REQUIRED WORK: Reproduce every one of the rows below word for word, omitting the pictures.

[Records of spatial reasoning questions]
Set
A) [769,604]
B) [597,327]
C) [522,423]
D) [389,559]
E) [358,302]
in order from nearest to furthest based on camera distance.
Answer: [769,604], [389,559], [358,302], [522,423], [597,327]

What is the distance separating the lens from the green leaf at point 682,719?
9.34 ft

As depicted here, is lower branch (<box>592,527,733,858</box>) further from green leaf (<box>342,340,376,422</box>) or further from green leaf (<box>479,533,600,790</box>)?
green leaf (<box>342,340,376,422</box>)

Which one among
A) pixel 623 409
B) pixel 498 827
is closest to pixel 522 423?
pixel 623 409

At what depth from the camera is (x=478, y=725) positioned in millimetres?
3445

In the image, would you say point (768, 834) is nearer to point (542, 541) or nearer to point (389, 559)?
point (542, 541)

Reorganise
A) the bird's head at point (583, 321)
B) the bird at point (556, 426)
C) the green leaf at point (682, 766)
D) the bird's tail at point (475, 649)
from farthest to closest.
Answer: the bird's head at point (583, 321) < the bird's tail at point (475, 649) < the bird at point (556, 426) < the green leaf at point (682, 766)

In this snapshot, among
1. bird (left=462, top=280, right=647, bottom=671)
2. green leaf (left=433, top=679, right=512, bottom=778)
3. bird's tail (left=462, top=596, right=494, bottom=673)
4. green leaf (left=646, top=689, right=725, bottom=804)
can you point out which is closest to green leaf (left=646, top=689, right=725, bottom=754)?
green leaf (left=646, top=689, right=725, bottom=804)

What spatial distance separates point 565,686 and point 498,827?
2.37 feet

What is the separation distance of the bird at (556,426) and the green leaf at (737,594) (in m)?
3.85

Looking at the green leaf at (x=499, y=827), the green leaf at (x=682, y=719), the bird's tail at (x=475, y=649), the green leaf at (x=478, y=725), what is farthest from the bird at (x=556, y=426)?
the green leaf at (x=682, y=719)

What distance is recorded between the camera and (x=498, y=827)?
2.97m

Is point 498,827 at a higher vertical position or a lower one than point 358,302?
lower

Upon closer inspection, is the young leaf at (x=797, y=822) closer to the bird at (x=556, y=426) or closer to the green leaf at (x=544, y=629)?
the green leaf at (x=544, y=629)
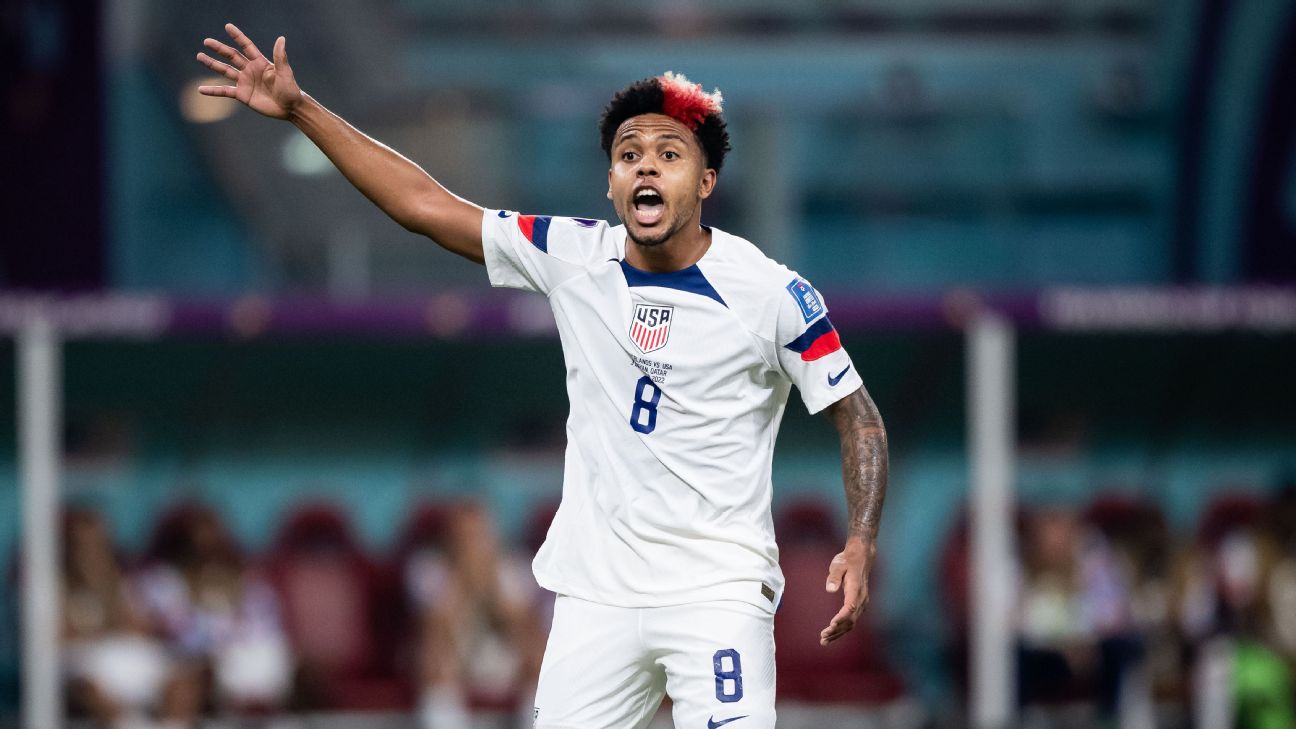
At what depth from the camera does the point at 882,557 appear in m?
11.0

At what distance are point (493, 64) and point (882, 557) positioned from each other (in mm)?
4217

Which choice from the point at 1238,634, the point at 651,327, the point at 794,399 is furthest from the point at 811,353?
the point at 794,399

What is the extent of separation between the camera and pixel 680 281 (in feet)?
14.8

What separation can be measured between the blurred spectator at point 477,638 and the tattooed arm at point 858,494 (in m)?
5.18

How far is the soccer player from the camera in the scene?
4.39 m

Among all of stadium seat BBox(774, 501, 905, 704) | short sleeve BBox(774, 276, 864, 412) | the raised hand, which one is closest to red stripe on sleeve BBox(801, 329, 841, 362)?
short sleeve BBox(774, 276, 864, 412)

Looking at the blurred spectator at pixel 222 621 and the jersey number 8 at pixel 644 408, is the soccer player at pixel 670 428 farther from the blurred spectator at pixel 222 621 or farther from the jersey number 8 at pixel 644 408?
the blurred spectator at pixel 222 621

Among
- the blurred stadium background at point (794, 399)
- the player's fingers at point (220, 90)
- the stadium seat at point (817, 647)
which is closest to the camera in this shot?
the player's fingers at point (220, 90)

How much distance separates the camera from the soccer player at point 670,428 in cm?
439

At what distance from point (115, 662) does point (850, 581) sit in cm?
607

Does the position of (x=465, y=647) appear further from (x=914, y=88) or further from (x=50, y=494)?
(x=914, y=88)

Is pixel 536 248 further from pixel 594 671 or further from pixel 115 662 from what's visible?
pixel 115 662

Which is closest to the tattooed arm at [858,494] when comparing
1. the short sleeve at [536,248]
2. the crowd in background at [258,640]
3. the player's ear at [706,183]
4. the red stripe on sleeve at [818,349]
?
the red stripe on sleeve at [818,349]

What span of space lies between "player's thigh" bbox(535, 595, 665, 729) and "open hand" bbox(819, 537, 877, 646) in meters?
0.48
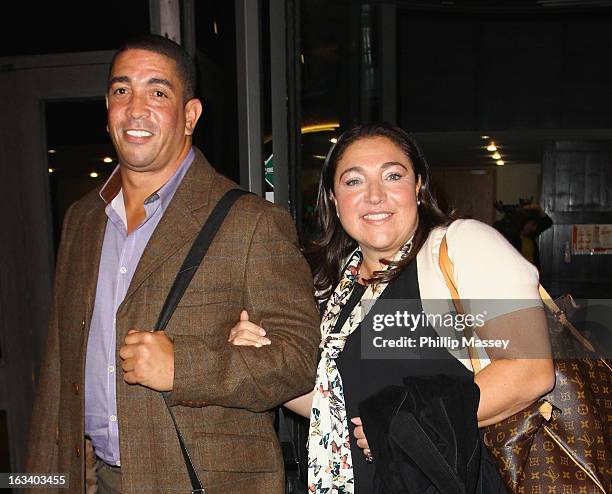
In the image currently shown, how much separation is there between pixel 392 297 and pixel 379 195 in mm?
328

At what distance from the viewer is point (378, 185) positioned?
6.48ft

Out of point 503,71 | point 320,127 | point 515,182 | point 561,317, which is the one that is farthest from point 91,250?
point 515,182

OUTPUT OF THE TASK:
Set
A) [769,604]
B) [597,327]
C) [522,423]
D) [389,559]
E) [358,302]
in order from nearest to furthest based on camera distance.
Answer: [769,604], [389,559], [358,302], [522,423], [597,327]

What is the distance separating the lens from the green leaf at point 682,719?
9.34 ft

As depicted here, is lower branch (<box>592,527,733,858</box>) further from green leaf (<box>342,340,376,422</box>) or further from green leaf (<box>479,533,600,790</box>)?
green leaf (<box>342,340,376,422</box>)

Which one among
A) pixel 623 409
B) pixel 498 827
is closest to pixel 522 423?
pixel 623 409

At what depth from the camera is (x=478, y=725) positioned in millimetres?
3445

In the image, would you say point (768, 834) is nearer to point (542, 541) or nearer to point (389, 559)?
point (542, 541)

Reorganise
A) the bird's head at point (583, 321)
B) the bird at point (556, 426)
C) the green leaf at point (682, 766)
D) the bird's tail at point (475, 649)
from farthest to closest.
Answer: the bird's head at point (583, 321) < the bird's tail at point (475, 649) < the bird at point (556, 426) < the green leaf at point (682, 766)

In this snapshot, among
1. bird (left=462, top=280, right=647, bottom=671)
2. green leaf (left=433, top=679, right=512, bottom=778)
3. bird's tail (left=462, top=596, right=494, bottom=673)
4. green leaf (left=646, top=689, right=725, bottom=804)
can you point out which is closest to green leaf (left=646, top=689, right=725, bottom=754)?
green leaf (left=646, top=689, right=725, bottom=804)

What spatial distance separates point 565,686 and point 498,827?
2.37 feet

What is the separation distance of the bird at (556,426) and the green leaf at (737,594) (in m)?
3.85

Looking at the green leaf at (x=499, y=827), the green leaf at (x=682, y=719), the bird's tail at (x=475, y=649), the green leaf at (x=478, y=725), what is farthest from the bird at (x=556, y=426)?
the green leaf at (x=682, y=719)

What distance is recorded between the camera and (x=498, y=827)?
2.97m

Is point 498,827 at a higher vertical position or a lower one than point 358,302?
lower

Upon closer inspection, is the young leaf at (x=797, y=822) closer to the bird at (x=556, y=426) or closer to the green leaf at (x=544, y=629)?
the green leaf at (x=544, y=629)
At what depth from the camera does the point at 882,557 appear in m?
11.0

At what distance are point (493, 64) and point (882, 557) positioned from each other (in mm)?
4217

Which choice from the point at 1238,634, the point at 651,327, the point at 794,399 is furthest from the point at 811,353?
the point at 794,399

What is the extent of separation between the camera and pixel 680 281 (in feet)?
14.8

What separation can be measured between the blurred spectator at point 477,638 and the tattooed arm at point 858,494 (in m)?
5.18

How far is the soccer player from the camera in the scene?
4.39 m

Among all of stadium seat BBox(774, 501, 905, 704) | short sleeve BBox(774, 276, 864, 412) | the raised hand, which one is closest to red stripe on sleeve BBox(801, 329, 841, 362)?
short sleeve BBox(774, 276, 864, 412)

Looking at the blurred spectator at pixel 222 621 and the jersey number 8 at pixel 644 408, is the soccer player at pixel 670 428 farther from the blurred spectator at pixel 222 621 or farther from the jersey number 8 at pixel 644 408?
the blurred spectator at pixel 222 621

Among
- the blurred stadium background at point (794, 399)
- the player's fingers at point (220, 90)
- the stadium seat at point (817, 647)
which is closest to the camera in this shot?
the player's fingers at point (220, 90)

How much distance separates the camera from the soccer player at point 670,428 in cm?
439

At what distance from point (115, 662) does point (850, 581) sit in cm?
607

Does the position of (x=465, y=647) appear further from (x=914, y=88) or further from (x=50, y=494)?
(x=914, y=88)

Is pixel 536 248 further from pixel 594 671 or further from pixel 115 662 from what's visible?
pixel 115 662

Which is closest to the tattooed arm at [858,494] when comparing
1. the short sleeve at [536,248]
2. the crowd in background at [258,640]
3. the player's ear at [706,183]
4. the red stripe on sleeve at [818,349]
?
the red stripe on sleeve at [818,349]

What span of space lies between "player's thigh" bbox(535, 595, 665, 729) and "open hand" bbox(819, 537, 877, 646) in meters?
0.48
In the image currently shown, how much separation is there between pixel 392 297 and pixel 379 195 in mm?
328

At what distance from the viewer is point (378, 185) positioned?
6.48ft

Out of point 503,71 | point 320,127 | point 515,182 | point 561,317, which is the one that is farthest from point 91,250?
point 515,182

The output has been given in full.